WORK INSTRUCTIONS: An exact retyping of all lines below is the answer; pictures do not belong in it.

SUPPLIED MATERIAL:
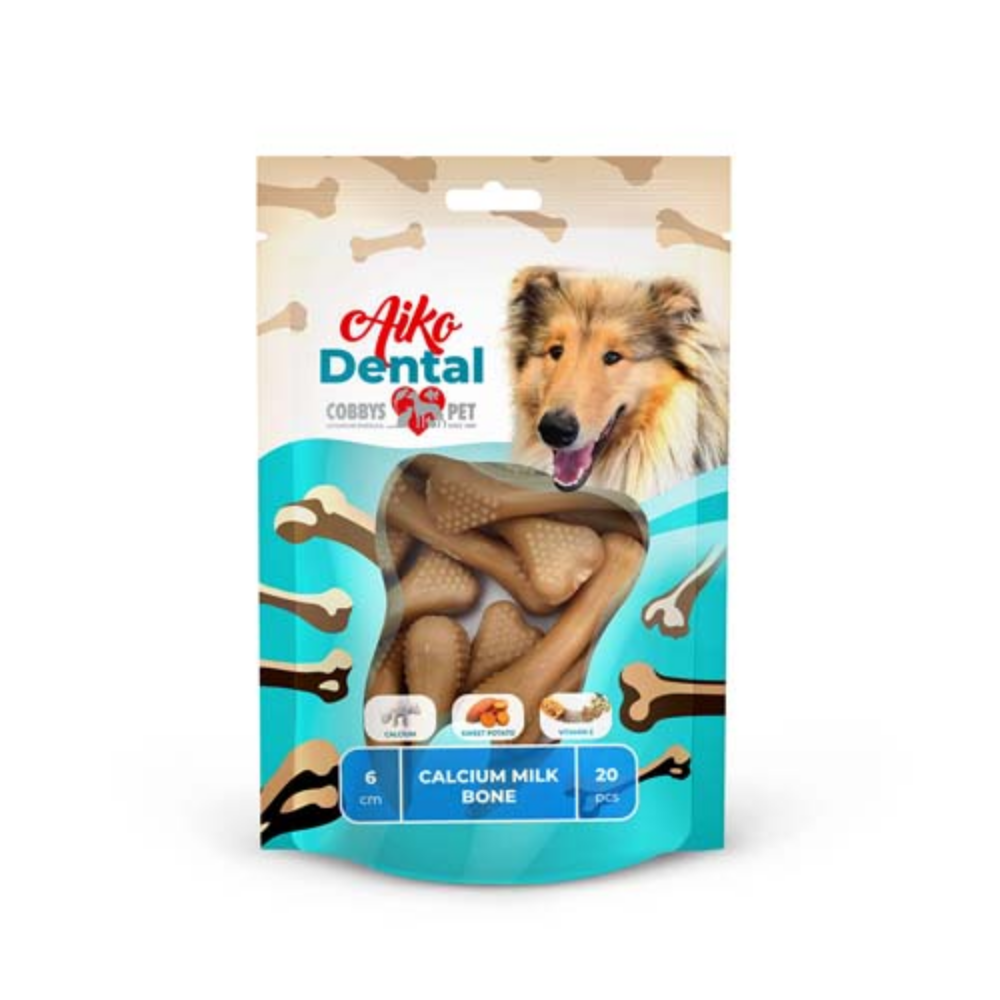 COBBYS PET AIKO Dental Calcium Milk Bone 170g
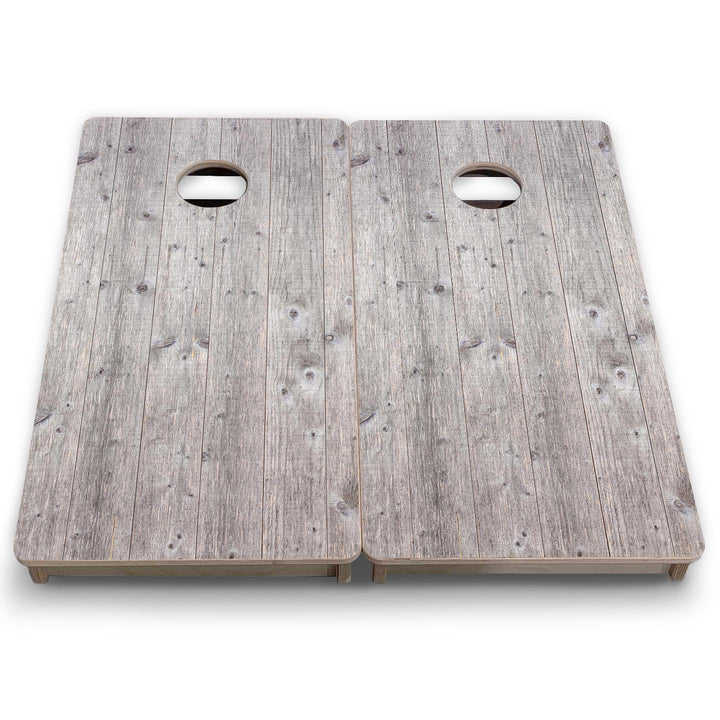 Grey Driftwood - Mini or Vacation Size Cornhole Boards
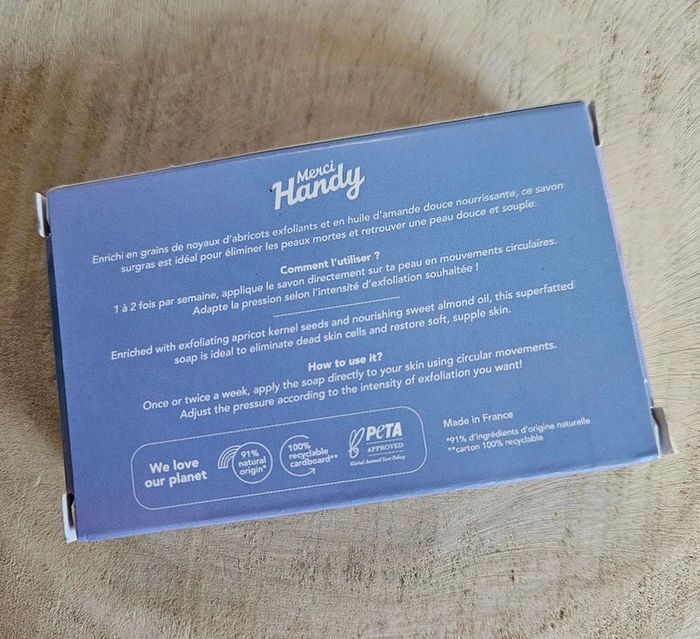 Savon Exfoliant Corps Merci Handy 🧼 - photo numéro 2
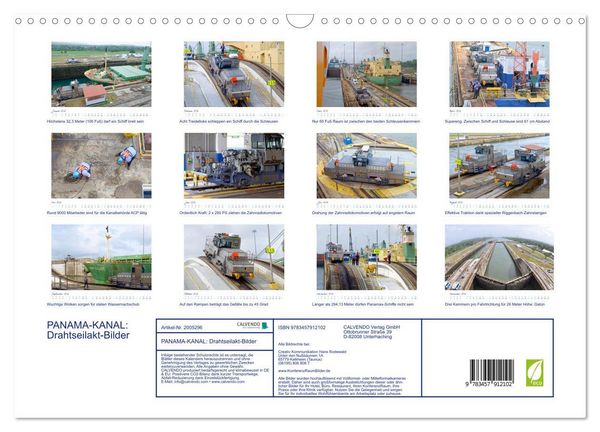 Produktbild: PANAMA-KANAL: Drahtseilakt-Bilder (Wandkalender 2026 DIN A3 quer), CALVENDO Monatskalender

FINISHED TASK:
 COBBYS PET AIKO Dental Calcium Milk Bone 170g
 Grey Driftwood - Mini or Vacation Size Cornhole Boards
 Savon Exfoliant Corps Merci Handy 🧼 - photo numéro 2
 Produktbild: PANAMA-KANAL: Drahtseilakt-Bilder (Wandkalender 2026 DIN A3 quer), CALVENDO Monatskalender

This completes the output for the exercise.